**Alıntılanan metin**
========

Murad Paşa, Kalenderoğlu’nun kuvvetleriyle Göksün boğazında karşılaştı. Kalenderoğlu’nun kuvvetleri bozuldu, çok telef verdi ve önce Doğu Anadolu’ya kaçtı. Kuvveti tamamen bozulduktan sonra İran taraflarına çekildi.

Murad Paşa bu işleri kotardığı dönemde ihtiyar rivayete göre doksanlarındaydı. Kalenderoğlu’nu halleden Kuyucu Murad Paşa Bayburd’a geldi ve bu bölgeyi asilerden temizledi.  

Padişahın yanındaki akıl hocaları, Paşa’yı İran seferine memur etmek istediler ve bu maksada matuf bir hatt-ı Hümâyun gönderdiler. Paşa bu emri makul bir üslupla geri çevirdi. Önce içerideki düşmanın halledilmesi gerektiğini bildirdi. Paşa 1608’de İstanbul’a döndü. Yanında Celâlîlere ait dört yüz bayrak getirdi.

Murad Paşa, Canboladoğlu ve kalenderoğlu gibi büyük Celâlîlerle uğraşmak isterken diğer bir kısım Celâlîlere güler yüz gösterip onları birer vazife ile oyalamıştı. Murad Paşa İstanbul’a döndükten sonra. İran üzerine sefer vardır diye haber gönderdiği asi Yusuf Paşa’yı okşayarak ele alıp hakkından geldi. Asi Muslî Çavuş’u da Konya’ya davet edip orada hallettirdi.

Murad Paşa, yalnız Celâlîleri değil onlarla uzaktan ve yakından temasları olan, onlara yataklık edenleri hatta aralarında bulunan çocukları bile sonradan şekavete sülük eder diye öldürtmüştür. Kuyucu Murad Paşa’nın üç sene süren temizleme faaliyeti neticesinde mecmuu altmış beş bin kişinin katledildiği tahmin edilir.

 

Onuncu Bölüm

XVI. YÜZYIL SONUYLA XVII. YÜZYIL BAŞINDA İDARÎ DURUM

Üçüncü Murad / (1574-1595)

========

**Kayıtlar**

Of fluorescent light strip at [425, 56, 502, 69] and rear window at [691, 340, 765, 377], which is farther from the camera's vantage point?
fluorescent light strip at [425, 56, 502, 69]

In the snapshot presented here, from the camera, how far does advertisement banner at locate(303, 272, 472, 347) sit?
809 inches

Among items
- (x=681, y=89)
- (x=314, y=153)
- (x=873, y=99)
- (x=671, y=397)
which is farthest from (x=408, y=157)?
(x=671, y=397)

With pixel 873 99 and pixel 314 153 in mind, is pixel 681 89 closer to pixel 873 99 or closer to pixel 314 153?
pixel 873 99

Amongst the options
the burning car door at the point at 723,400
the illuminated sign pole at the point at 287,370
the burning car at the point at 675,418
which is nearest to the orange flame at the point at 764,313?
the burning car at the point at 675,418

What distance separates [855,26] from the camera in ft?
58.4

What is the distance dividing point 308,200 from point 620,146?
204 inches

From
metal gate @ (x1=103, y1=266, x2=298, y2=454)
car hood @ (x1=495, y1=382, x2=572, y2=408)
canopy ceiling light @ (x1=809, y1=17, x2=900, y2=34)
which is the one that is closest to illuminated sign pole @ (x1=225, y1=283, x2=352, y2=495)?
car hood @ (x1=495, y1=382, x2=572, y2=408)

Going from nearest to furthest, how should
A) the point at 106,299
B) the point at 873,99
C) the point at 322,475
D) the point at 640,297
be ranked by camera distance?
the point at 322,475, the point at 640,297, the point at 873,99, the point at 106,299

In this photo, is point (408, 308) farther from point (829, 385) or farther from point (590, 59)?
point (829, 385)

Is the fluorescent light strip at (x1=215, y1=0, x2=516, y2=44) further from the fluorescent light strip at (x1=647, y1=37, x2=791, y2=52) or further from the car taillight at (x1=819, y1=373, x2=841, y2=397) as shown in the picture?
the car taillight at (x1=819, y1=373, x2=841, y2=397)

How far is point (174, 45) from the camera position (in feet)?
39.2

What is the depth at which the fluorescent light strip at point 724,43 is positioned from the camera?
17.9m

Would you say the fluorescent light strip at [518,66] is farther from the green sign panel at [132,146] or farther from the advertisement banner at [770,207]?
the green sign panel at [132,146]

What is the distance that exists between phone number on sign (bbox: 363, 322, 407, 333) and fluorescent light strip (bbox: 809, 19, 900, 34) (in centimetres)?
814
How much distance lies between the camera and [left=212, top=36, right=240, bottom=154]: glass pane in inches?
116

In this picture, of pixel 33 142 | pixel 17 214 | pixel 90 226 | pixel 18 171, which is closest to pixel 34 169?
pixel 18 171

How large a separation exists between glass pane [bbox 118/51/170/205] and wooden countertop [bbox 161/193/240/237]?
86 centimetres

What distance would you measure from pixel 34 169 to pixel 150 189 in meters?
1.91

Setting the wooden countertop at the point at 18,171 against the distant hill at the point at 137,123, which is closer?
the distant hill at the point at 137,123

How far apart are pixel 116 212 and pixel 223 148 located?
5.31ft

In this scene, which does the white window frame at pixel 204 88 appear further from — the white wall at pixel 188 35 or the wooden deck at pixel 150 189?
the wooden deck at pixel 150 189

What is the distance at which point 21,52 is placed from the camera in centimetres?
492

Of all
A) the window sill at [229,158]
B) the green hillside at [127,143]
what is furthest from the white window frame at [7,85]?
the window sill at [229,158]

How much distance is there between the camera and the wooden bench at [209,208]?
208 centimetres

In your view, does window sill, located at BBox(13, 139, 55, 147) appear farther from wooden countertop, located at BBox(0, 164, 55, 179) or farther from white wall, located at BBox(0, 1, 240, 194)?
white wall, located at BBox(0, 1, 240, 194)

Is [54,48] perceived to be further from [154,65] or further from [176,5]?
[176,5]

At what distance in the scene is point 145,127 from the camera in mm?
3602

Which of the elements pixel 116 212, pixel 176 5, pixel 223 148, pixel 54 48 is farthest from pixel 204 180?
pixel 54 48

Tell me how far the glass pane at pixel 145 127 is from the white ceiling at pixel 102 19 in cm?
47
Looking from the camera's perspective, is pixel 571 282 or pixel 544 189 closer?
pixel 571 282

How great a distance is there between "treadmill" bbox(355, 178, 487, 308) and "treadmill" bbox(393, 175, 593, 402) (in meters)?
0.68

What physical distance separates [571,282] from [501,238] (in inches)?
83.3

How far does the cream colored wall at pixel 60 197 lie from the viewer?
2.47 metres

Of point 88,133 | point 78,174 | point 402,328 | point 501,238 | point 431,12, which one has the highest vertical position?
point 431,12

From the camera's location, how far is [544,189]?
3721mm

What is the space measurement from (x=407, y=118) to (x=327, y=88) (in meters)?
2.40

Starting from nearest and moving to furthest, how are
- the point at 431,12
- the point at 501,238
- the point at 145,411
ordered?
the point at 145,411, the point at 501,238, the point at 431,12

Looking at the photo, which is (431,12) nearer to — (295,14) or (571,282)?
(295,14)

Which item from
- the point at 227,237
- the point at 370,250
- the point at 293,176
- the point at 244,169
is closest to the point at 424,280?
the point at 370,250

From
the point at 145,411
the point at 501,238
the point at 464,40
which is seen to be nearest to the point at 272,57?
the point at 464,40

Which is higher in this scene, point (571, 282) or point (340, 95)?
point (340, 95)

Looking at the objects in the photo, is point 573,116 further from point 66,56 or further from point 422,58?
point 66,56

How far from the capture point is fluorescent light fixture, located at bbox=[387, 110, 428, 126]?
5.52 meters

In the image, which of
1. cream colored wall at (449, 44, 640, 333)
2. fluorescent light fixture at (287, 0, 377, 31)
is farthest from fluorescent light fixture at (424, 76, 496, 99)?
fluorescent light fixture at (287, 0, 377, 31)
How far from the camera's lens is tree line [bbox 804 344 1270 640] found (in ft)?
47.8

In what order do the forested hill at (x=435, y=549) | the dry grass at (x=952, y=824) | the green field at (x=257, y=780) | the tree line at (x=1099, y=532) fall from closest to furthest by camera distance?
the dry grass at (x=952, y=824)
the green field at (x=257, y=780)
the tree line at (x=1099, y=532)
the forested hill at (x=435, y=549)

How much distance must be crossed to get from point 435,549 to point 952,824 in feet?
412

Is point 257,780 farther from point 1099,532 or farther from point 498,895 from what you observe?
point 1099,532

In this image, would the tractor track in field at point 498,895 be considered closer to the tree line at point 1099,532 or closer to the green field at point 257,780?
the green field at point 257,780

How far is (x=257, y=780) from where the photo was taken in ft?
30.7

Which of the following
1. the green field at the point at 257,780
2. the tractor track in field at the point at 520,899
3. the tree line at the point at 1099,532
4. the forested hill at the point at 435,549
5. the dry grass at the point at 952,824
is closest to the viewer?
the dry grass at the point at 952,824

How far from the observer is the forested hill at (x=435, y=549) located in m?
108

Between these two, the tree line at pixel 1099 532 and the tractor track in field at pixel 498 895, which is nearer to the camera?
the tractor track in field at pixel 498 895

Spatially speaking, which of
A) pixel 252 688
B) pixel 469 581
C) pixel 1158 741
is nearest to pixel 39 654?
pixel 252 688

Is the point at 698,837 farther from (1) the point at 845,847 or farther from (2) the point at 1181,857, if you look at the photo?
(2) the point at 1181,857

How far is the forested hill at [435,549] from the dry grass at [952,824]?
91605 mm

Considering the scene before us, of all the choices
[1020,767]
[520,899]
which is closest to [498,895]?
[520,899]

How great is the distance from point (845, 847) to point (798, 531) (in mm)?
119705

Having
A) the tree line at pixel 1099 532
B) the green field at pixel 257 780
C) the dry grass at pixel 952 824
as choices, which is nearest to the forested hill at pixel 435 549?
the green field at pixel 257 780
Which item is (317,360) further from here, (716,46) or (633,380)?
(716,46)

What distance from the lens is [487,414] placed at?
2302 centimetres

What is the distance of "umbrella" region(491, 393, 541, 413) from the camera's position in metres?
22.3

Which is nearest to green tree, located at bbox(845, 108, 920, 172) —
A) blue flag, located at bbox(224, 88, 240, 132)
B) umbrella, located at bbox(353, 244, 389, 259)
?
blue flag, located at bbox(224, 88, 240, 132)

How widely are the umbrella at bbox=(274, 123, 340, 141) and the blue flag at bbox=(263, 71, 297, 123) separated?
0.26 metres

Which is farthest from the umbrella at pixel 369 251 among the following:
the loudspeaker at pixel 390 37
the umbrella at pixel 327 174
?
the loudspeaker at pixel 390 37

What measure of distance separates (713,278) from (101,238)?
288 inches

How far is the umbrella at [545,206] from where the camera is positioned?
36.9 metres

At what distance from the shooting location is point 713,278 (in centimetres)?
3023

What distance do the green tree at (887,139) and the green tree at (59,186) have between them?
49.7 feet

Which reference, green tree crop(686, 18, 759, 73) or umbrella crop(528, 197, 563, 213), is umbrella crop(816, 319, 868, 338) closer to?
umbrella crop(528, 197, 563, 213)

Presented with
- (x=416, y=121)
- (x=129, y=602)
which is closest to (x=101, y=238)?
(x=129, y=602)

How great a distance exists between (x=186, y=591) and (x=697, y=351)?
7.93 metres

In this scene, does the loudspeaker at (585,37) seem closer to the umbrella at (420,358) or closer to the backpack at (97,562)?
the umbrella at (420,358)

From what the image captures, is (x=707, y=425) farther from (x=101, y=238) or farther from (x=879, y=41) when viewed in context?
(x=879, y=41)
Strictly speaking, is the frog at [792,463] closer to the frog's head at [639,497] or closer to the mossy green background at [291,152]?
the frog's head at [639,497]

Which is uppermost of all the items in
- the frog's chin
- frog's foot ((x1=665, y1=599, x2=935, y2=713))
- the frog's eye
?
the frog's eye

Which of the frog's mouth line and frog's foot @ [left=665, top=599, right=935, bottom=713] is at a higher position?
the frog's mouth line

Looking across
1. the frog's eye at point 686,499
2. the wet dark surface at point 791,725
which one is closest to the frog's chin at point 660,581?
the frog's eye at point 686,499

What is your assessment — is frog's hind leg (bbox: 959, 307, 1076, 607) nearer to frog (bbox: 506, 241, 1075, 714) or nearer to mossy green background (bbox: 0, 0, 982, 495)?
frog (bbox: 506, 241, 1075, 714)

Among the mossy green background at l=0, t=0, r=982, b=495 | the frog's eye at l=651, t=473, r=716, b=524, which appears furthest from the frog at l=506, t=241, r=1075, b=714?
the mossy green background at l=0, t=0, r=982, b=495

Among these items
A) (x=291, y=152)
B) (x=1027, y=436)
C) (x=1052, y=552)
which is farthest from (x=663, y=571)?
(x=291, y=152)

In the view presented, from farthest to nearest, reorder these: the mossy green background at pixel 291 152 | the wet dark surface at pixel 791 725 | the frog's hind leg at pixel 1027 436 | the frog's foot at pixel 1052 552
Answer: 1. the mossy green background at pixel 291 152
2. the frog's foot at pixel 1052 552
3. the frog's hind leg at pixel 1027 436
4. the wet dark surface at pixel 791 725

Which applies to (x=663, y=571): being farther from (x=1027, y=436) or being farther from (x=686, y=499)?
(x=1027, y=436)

========

**Yapılacak iş**
Murad Paşa'yı anlatan metindeki "Murad Paşa, Kalenderoğlu’nun" ifadesinden "İran taraflarına çekildi." ifadesine kadar uzanan kısmı hiç değiştirmeden yazar mısın?

**Tamamlanan iş**
Murad Paşa, Kalenderoğlu’nun kuvvetleriyle Göksün boğazında karşılaştı. Kalenderoğlu’nun kuvvetleri bozuldu, çok telef verdi ve önce Doğu Anadolu’ya kaçtı. Kuvveti tamamen bozulduktan sonra İran taraflarına çekildi.